** START DATA TO USE **

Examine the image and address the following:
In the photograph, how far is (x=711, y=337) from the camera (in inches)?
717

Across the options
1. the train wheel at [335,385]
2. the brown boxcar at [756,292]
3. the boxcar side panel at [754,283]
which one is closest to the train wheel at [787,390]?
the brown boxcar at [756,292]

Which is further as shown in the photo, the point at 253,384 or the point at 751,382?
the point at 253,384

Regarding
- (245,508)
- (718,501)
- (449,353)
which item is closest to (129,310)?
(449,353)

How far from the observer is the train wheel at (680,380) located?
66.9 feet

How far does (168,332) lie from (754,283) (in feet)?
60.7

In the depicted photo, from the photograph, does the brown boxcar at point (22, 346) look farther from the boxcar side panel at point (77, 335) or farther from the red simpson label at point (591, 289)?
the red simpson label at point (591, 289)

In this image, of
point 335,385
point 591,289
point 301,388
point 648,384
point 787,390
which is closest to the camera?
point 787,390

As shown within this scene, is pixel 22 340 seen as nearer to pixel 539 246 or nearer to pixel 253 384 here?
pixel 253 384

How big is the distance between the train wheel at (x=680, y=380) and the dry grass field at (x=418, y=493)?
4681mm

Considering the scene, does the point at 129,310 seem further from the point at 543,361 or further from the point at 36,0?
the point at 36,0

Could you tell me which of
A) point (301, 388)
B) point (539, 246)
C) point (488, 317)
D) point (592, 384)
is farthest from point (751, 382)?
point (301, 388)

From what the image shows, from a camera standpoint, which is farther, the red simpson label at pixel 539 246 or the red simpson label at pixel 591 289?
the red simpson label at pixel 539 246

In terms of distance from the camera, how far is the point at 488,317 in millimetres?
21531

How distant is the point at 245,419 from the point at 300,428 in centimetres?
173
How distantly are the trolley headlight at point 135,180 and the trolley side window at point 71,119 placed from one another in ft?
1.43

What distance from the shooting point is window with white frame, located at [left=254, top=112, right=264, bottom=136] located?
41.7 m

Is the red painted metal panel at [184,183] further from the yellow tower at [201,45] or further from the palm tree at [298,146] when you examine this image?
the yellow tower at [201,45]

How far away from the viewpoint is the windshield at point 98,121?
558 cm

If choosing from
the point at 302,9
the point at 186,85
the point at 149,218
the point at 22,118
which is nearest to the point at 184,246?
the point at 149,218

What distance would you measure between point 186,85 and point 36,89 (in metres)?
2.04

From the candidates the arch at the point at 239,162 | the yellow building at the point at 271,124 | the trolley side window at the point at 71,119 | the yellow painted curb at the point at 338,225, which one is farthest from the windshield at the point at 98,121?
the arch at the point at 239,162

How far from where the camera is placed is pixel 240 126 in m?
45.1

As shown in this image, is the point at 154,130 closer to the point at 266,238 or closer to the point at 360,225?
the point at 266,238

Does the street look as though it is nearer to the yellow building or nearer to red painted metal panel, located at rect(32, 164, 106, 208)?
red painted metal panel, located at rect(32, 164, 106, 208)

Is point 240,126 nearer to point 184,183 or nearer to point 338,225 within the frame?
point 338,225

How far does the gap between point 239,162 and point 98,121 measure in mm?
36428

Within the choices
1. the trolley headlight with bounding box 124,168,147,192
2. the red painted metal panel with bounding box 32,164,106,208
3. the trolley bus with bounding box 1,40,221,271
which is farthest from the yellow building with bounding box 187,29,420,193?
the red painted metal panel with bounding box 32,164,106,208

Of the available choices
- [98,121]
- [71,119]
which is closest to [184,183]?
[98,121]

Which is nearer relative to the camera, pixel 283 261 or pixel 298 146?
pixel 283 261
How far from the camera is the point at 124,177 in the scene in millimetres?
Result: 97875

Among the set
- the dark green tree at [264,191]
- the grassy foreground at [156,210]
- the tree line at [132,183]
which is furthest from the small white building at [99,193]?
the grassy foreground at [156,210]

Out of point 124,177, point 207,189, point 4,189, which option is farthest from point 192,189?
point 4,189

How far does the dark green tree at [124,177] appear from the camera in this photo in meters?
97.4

** END DATA TO USE **

> **WORK INSTRUCTIONS**
Reproduce the entries in the stretch from the line containing "If choosing from" through the line containing "Result: 97875", switching "yellow building" to "ochre building" and leaving everything else unchanged.

> **RESPONSE TO THIS EXERCISE**
If choosing from
the point at 302,9
the point at 186,85
the point at 149,218
the point at 22,118
which is nearest to the point at 184,246?
the point at 149,218

What distance would you measure between point 186,85 and point 36,89 (in metres)?
2.04

From the candidates the arch at the point at 239,162 | the ochre building at the point at 271,124 | the trolley side window at the point at 71,119 | the yellow painted curb at the point at 338,225, which one is farthest from the windshield at the point at 98,121?
the arch at the point at 239,162

How far from where the camera is placed is pixel 240 126 in m?
45.1

As shown in this image, is the point at 154,130 closer to the point at 266,238 or closer to the point at 360,225?
the point at 266,238

Does the street look as though it is nearer to the ochre building or nearer to red painted metal panel, located at rect(32, 164, 106, 208)?
red painted metal panel, located at rect(32, 164, 106, 208)

Is point 240,126 nearer to point 184,183 or nearer to point 338,225 within the frame?
point 338,225

How far does the gap between point 239,162 and point 98,121 measure in mm?
36428

Within the choices
1. the trolley headlight with bounding box 124,168,147,192
2. the red painted metal panel with bounding box 32,164,106,208
3. the trolley bus with bounding box 1,40,221,271
which is farthest from the ochre building with bounding box 187,29,420,193?
the red painted metal panel with bounding box 32,164,106,208

Of the available choices
- [98,121]
- [71,119]
which is closest to [184,183]?
[98,121]

Which is nearer relative to the camera, pixel 283 261 or pixel 298 146?
pixel 283 261
How far from the camera is the point at 124,177 in the scene in millimetres?
Result: 97875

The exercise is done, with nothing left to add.